--- Start ---

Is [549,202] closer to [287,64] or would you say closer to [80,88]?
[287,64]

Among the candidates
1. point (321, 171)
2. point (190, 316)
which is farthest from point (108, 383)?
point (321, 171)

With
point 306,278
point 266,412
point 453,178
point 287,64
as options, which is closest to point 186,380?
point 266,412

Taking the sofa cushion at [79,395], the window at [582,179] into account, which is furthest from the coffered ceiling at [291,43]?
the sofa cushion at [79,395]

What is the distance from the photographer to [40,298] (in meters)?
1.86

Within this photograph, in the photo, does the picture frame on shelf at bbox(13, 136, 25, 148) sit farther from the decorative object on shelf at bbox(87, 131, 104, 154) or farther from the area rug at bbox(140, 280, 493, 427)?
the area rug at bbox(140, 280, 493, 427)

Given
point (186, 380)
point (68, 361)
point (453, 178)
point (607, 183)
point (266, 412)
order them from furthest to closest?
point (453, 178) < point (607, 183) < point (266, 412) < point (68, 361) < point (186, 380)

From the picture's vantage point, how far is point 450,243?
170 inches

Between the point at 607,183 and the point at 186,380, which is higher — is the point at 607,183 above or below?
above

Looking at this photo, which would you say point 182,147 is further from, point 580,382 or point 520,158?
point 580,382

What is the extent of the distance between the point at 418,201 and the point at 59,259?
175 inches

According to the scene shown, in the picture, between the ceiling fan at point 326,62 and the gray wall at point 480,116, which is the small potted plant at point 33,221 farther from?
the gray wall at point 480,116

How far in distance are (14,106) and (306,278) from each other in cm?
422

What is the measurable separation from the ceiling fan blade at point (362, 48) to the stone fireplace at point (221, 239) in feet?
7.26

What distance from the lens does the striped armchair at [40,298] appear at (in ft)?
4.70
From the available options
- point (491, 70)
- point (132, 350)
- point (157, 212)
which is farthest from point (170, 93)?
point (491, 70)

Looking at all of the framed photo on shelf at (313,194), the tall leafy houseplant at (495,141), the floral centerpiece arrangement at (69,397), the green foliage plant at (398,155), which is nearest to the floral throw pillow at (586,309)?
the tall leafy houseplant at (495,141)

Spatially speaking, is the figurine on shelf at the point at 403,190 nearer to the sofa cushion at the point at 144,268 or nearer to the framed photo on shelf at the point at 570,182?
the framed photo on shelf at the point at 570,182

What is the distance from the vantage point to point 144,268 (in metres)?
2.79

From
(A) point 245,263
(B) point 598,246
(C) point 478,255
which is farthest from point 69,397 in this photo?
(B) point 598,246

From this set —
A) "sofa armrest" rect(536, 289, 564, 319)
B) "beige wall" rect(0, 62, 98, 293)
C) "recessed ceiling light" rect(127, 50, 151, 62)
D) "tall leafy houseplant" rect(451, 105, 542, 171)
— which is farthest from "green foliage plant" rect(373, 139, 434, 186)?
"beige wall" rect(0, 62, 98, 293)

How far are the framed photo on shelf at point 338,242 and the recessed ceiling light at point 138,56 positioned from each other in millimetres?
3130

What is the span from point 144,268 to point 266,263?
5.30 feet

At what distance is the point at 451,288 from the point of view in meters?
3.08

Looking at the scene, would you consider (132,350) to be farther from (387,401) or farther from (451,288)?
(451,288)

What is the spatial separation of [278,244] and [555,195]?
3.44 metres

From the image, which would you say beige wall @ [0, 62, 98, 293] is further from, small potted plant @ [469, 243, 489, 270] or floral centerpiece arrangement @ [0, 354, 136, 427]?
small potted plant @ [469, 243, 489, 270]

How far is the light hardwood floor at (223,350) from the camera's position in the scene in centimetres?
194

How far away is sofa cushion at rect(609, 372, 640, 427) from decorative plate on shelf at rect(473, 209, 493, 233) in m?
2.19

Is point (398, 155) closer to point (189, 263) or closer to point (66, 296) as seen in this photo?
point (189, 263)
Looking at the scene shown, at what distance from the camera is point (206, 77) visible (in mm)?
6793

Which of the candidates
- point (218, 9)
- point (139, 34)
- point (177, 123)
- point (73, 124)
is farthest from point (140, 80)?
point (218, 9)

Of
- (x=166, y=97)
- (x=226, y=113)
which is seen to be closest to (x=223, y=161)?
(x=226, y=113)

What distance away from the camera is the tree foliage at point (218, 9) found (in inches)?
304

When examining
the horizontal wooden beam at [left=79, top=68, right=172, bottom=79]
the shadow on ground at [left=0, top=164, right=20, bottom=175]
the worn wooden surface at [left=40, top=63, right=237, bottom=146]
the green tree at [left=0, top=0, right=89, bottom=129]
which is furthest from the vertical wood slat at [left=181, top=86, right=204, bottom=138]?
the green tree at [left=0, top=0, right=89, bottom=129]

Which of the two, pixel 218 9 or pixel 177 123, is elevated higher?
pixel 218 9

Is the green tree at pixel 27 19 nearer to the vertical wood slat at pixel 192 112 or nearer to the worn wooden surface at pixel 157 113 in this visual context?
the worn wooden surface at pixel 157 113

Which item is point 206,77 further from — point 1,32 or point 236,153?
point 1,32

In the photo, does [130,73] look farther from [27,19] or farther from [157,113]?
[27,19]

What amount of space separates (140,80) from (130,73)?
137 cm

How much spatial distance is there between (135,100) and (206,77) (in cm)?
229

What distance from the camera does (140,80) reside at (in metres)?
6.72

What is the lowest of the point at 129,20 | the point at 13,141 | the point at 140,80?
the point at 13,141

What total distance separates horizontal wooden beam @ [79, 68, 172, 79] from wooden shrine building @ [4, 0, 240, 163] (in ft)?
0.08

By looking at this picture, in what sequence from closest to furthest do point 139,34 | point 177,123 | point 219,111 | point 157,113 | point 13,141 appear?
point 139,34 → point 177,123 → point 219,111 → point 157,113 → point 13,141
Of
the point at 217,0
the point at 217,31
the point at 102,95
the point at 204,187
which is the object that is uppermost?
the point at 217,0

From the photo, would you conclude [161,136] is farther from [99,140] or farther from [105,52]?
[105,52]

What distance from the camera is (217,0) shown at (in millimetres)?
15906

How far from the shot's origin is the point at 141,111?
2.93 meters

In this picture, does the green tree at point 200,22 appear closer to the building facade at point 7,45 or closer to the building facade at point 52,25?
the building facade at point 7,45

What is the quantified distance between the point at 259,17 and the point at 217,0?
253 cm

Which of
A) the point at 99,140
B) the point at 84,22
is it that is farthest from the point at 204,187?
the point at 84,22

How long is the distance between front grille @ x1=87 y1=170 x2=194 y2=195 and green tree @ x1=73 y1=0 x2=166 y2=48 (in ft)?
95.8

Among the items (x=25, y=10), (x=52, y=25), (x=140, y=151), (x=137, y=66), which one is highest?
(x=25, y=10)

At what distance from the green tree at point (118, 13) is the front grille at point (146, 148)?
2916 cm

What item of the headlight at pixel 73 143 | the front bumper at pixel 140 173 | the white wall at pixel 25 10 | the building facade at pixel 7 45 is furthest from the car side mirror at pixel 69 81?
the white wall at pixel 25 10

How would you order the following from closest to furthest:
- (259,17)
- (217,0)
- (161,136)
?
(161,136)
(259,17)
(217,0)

--- End ---

[Work required]:
Return the entries in full, keeping every line exactly as it is.

[Written reply]:
Is [549,202] closer to [287,64] or would you say closer to [80,88]?
[287,64]

Among the candidates
1. point (321, 171)
2. point (190, 316)
which is farthest from point (108, 383)?
point (321, 171)

With
point 306,278
point 266,412
point 453,178
point 287,64
as options, which is closest to point 186,380?
point 266,412

Taking the sofa cushion at [79,395], the window at [582,179] into account, which is furthest from the coffered ceiling at [291,43]?
the sofa cushion at [79,395]

What is the distance from the photographer to [40,298] (in meters)?
1.86

Within this photograph, in the photo, does the picture frame on shelf at bbox(13, 136, 25, 148) sit farther from the decorative object on shelf at bbox(87, 131, 104, 154) or farther from the area rug at bbox(140, 280, 493, 427)?
the area rug at bbox(140, 280, 493, 427)

Given
point (186, 380)
point (68, 361)
point (453, 178)
point (607, 183)
point (266, 412)
order them from furthest to closest?
point (453, 178) < point (607, 183) < point (266, 412) < point (68, 361) < point (186, 380)

From the picture's vantage point, how far is point 450,243?
170 inches

Between the point at 607,183 and the point at 186,380, which is higher — is the point at 607,183 above or below?
above

Looking at this photo, which would you say point 182,147 is further from, point 580,382 or point 520,158?
point 580,382

What is the extent of the distance between the point at 418,201 and the point at 59,259?
175 inches

According to the scene shown, in the picture, between the ceiling fan at point 326,62 and the gray wall at point 480,116, which is the small potted plant at point 33,221 farther from?
the gray wall at point 480,116

How far in distance are (14,106) and (306,278) from each other in cm?
422

What is the measurable separation from the ceiling fan blade at point (362, 48) to the stone fireplace at point (221, 239) in feet?
7.26

What distance from the lens does the striped armchair at [40,298] appear at (in ft)?
4.70
From the available options
- point (491, 70)
- point (132, 350)
- point (157, 212)
which is farthest from point (170, 93)?
point (491, 70)

Looking at all of the framed photo on shelf at (313,194), the tall leafy houseplant at (495,141), the floral centerpiece arrangement at (69,397), the green foliage plant at (398,155), which is nearest to the floral throw pillow at (586,309)?
the tall leafy houseplant at (495,141)

Spatially speaking, is the figurine on shelf at the point at 403,190 nearer to the sofa cushion at the point at 144,268 or nearer to the framed photo on shelf at the point at 570,182?
the framed photo on shelf at the point at 570,182

What is the distance from the vantage point to point 144,268 (in metres)?
2.79

From
(A) point 245,263
(B) point 598,246
(C) point 478,255
which is farthest from point 69,397 in this photo?
(B) point 598,246

From this set —
A) "sofa armrest" rect(536, 289, 564, 319)
B) "beige wall" rect(0, 62, 98, 293)
C) "recessed ceiling light" rect(127, 50, 151, 62)
D) "tall leafy houseplant" rect(451, 105, 542, 171)
— which is farthest from "green foliage plant" rect(373, 139, 434, 186)?
"beige wall" rect(0, 62, 98, 293)

How far are the framed photo on shelf at point 338,242 and the recessed ceiling light at point 138,56 positioned from each other in millimetres?
3130

What is the span from point 144,268 to point 266,263?
5.30 feet

At what distance is the point at 451,288 from the point of view in meters?
3.08

Looking at the scene, would you consider (132,350) to be farther from (387,401) or farther from (451,288)?
(451,288)

What is the spatial separation of [278,244] and [555,195]?
3.44 metres

From the image, which would you say beige wall @ [0, 62, 98, 293] is further from, small potted plant @ [469, 243, 489, 270] or floral centerpiece arrangement @ [0, 354, 136, 427]?
small potted plant @ [469, 243, 489, 270]

How far is the light hardwood floor at (223,350) from the camera's position in the scene in centimetres?
194

How far away is sofa cushion at rect(609, 372, 640, 427) from decorative plate on shelf at rect(473, 209, 493, 233) in m?
2.19

Is point (398, 155) closer to point (189, 263) or closer to point (66, 296) as seen in this photo?
point (189, 263)
Looking at the scene shown, at what distance from the camera is point (206, 77) visible (in mm)?
6793

Which of the candidates
- point (218, 9)
- point (139, 34)
- point (177, 123)
- point (73, 124)
is farthest from point (140, 80)?
point (218, 9)

Of
- (x=166, y=97)
- (x=226, y=113)
which is seen to be closest to (x=223, y=161)?
(x=226, y=113)

What distance away from the camera is the tree foliage at point (218, 9) found (in inches)?
304

When examining
the horizontal wooden beam at [left=79, top=68, right=172, bottom=79]
the shadow on ground at [left=0, top=164, right=20, bottom=175]
the worn wooden surface at [left=40, top=63, right=237, bottom=146]
the green tree at [left=0, top=0, right=89, bottom=129]
which is furthest from the vertical wood slat at [left=181, top=86, right=204, bottom=138]?
the green tree at [left=0, top=0, right=89, bottom=129]

Which of the two, pixel 218 9 or pixel 177 123, is elevated higher?
pixel 218 9

Is the green tree at pixel 27 19 nearer to the vertical wood slat at pixel 192 112 or nearer to the worn wooden surface at pixel 157 113 in this visual context?
the worn wooden surface at pixel 157 113

Which item is point 206,77 further from — point 1,32 or point 236,153?
point 1,32

In the photo, does [130,73] look farther from [27,19] or farther from [157,113]?
[27,19]

What amount of space separates (140,80) from (130,73)?
137 cm

How much spatial distance is there between (135,100) and (206,77) (in cm)?
229

What distance from the camera does (140,80) reside at (in metres)?
6.72

What is the lowest of the point at 129,20 | the point at 13,141 | the point at 140,80?
the point at 13,141

What total distance separates horizontal wooden beam @ [79, 68, 172, 79] from wooden shrine building @ [4, 0, 240, 163] (in ft)?
0.08

By looking at this picture, in what sequence from closest to furthest do point 139,34 | point 177,123 | point 219,111 | point 157,113 | point 13,141 appear?
point 139,34 → point 177,123 → point 219,111 → point 157,113 → point 13,141
Of
the point at 217,0
the point at 217,31
the point at 102,95
the point at 204,187
which is the object that is uppermost?
the point at 217,0

From the photo, would you conclude [161,136] is farther from [99,140] or farther from [105,52]?
[105,52]

What distance from the camera is (217,0) shown at (in millimetres)?
15906

How far from the shot's origin is the point at 141,111?
2.93 meters

In this picture, does the green tree at point 200,22 appear closer to the building facade at point 7,45 or closer to the building facade at point 52,25?
the building facade at point 7,45

What is the quantified distance between the point at 259,17 and the point at 217,0?
253 cm

Which of
A) the point at 99,140
B) the point at 84,22
is it that is farthest from the point at 204,187?
the point at 84,22

How long is the distance between front grille @ x1=87 y1=170 x2=194 y2=195 and green tree @ x1=73 y1=0 x2=166 y2=48 (in ft)?
95.8

Among the items (x=25, y=10), (x=52, y=25), (x=140, y=151), (x=137, y=66), which one is highest?
(x=25, y=10)

At what distance from the green tree at point (118, 13) is the front grille at point (146, 148)?
2916 cm

What item of the headlight at pixel 73 143 | the front bumper at pixel 140 173 | the white wall at pixel 25 10 | the building facade at pixel 7 45 is furthest from the car side mirror at pixel 69 81?
the white wall at pixel 25 10

How would you order the following from closest to furthest:
- (259,17)
- (217,0)
- (161,136)
?
(161,136)
(259,17)
(217,0)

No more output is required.